Setting name | Description | Example value | Mandatory? |
---|---|---|---|
lsf_project_code | The project code needed to run jobs on the HPC. Full list is located at LSF Project Codes. Only relevant when running in the RE, not CloudRE | re_gecip_cardiovascular |
Mandatory |
cohort_name | Name for your cohort that is described by the variable 'cohort_file_lists'. | "aggV2" |
Mandatory |
cohort_genome_build | The genome build that your cohort is aligned to. This is used later to fetch the correct gene positions. | "GRCh38" |
Mandatory |
cohort_file_lists | This setting defines a cohort, with three associated file options. Each cohort described here must have a unique name. 'cohort_functional_annotation_file_list' is mandatory. cohort_bgen_file_list is a filepath to a 3-column tsv, where the columns are file.bgen, file.sample, file.bgen.bgi cohort_pgen_file_list is a filepath to a 3-column tsv, where the columns are file.pgen, file.psam, file.pvar * cohort_functional_annotation_file_list is a filepath to a 2-column tsv, where the columns are file.vcf, file.vcf.{tbi,csi} One of either 'cohort_bgen_file_list' or 'cohort_pgen_file_list' must be supplied, and the other must be left as "". |
See example input settings for section 1. | |
run_saige | Controls whether to run SAIGE-GENE for burden testing. Independent of Regenie i.e. both can be set to true. | true |
Not Mandatory |
run_regenie | Controls whether to run Regenie for burden testing. Independent of SAIGE-GENE i.e. both can be set to true. | false |
Not Mandatory |
If both 'run_saige' and 'run_regenie' are set to false, then the workflow will not run any association analyses, and just output the results of the first step, i.e. a list of variants that pass functional filtering.

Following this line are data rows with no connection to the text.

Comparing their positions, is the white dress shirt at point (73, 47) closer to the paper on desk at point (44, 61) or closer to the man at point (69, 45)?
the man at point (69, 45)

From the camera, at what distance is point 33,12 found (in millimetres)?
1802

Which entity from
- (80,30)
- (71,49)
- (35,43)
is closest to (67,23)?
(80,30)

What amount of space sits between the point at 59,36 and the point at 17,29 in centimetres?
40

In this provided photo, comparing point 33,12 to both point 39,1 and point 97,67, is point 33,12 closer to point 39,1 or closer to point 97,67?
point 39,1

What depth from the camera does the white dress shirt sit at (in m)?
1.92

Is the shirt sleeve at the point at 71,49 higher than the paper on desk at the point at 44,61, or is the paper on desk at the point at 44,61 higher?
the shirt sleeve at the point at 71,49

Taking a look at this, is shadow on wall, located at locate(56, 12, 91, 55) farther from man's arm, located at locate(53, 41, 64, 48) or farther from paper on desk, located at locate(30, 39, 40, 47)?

Example input settings for section 1
Section 2 - Input and output definition¶
This section defines all the input and output files that you need to change or be aware of for running the workflow.
Setting name | Description | Example value | Mandatory? |
---|---|---|---|
output_file_name | The suffix for the output test statistics that are produced by saige-gene or regenie. The workflow will prefix this name with the phenotype, program and mask used. | "output.txt" |
Mandatory |
phenotype_input_file | Filepath that points to the phenotype file that you wish to use for the analysis. This should be a table using the column separators of your choice, and should contain a column of sample identifiers (e.g. platekey or IID), one or more phenotype columns, and all columns that you want to use as covariates. For binary traits, cases should be coded as 1 and controls should be coded as 0. This workflow might work for quantitative traits, but they have not been tested. |
"/path/to/pkd_cohort.txt" |
Mandatory |
phenotype_column_delimiter | The delimiter used to separate columns in your phenotype file. Good choices for readability are spaces or tabs. | "\t" |
Mandatory |
phenotype_sample_column | The column in the phenotype file that lists the sample identifiers for each participant in the cohort. | "plate_key" |
Mandatory |
phenotype_array_for_testing | An array that lists all the different phenotypes that you wish to test in your cohort. Can have one or more comma separated entries. Each phenotype is tested in parallel. Each phenotype in the array must correspond to a column in your phenotype file. | "pkd" |
Mandatory |
sex_column | The name of the column that records the sex of each sample. These are coded values that typically encode male as 0 and female as 1 | "sex" |
Mandatory |
male_coding | How males are coded in the sex column. | 0 |
Mandatory |
covarColList | A comma separated list of all covariates that you wish to include in the model for testing. Each covariate listed must be a column in the phenotype file. Not all covariate columns in the phenotype file need to be used as covariates in the test. | "age,sex,pc1,pc2" |
Mandatory |
chrX_female_only_cohort | deprecate? | false |
Mandatory |
chrX_male_only_cohort | deprecate? | false | Mandatory |
chromosomes_input_file | A filepath that points to the chromosome input file. Please only provide ONE of chromosome, gene, region or variant input files. |
"/path/to/chromosomes.txt" |
Not Mandatory |
genes_input_file | A filepath that points to the genes input file. Please only provide ONE of chromosome, gene, region or variant input files. |
"/path/to/genes.txt" |
Not Mandatory |
coordinates_input_file | A filepath that points to the region input file. Please only provide ONE of chromosome, gene, region or variant input files. |
"/path/to/coordinates.bed" |
Not Mandatory |
variant_input_file | A filepath that points to the variant input file. Please only provide ONE of chromosome, gene, region or variant input files. |
"/path/to/variants.tsv" |
Not Mandatory |
gene_exclusion_file | A filepath that points to a gene exclusion file. | "/path/to/exclude_genes.tsv" |
Not Mandatory |
variant_exclusion_file | A filepath that points to a variant exclusion file. | "/path/to/exclude_variants.tsv" |
Not Mandatory |
precomputed_plink_files_for_grm | An array that lists the filepaths to the .bed, .bim and .fam files that contain the high quality common and rare variants that are needed by SAIGE-GENE for GRM creation and variance estimation, and by REGENIE for PRS estimation. Details on how these were created for aggV2 can be found here. | See the example input for section 2 | Mandatory |
Set all unneeded file inputs to null.
Example input settings for section 2
Section 3 - Functional filtering¶
This section is all about the various settings to filter variants based on their functional annotation attributes. Only variants that pass at least one of these filters will be included in downstream analysis.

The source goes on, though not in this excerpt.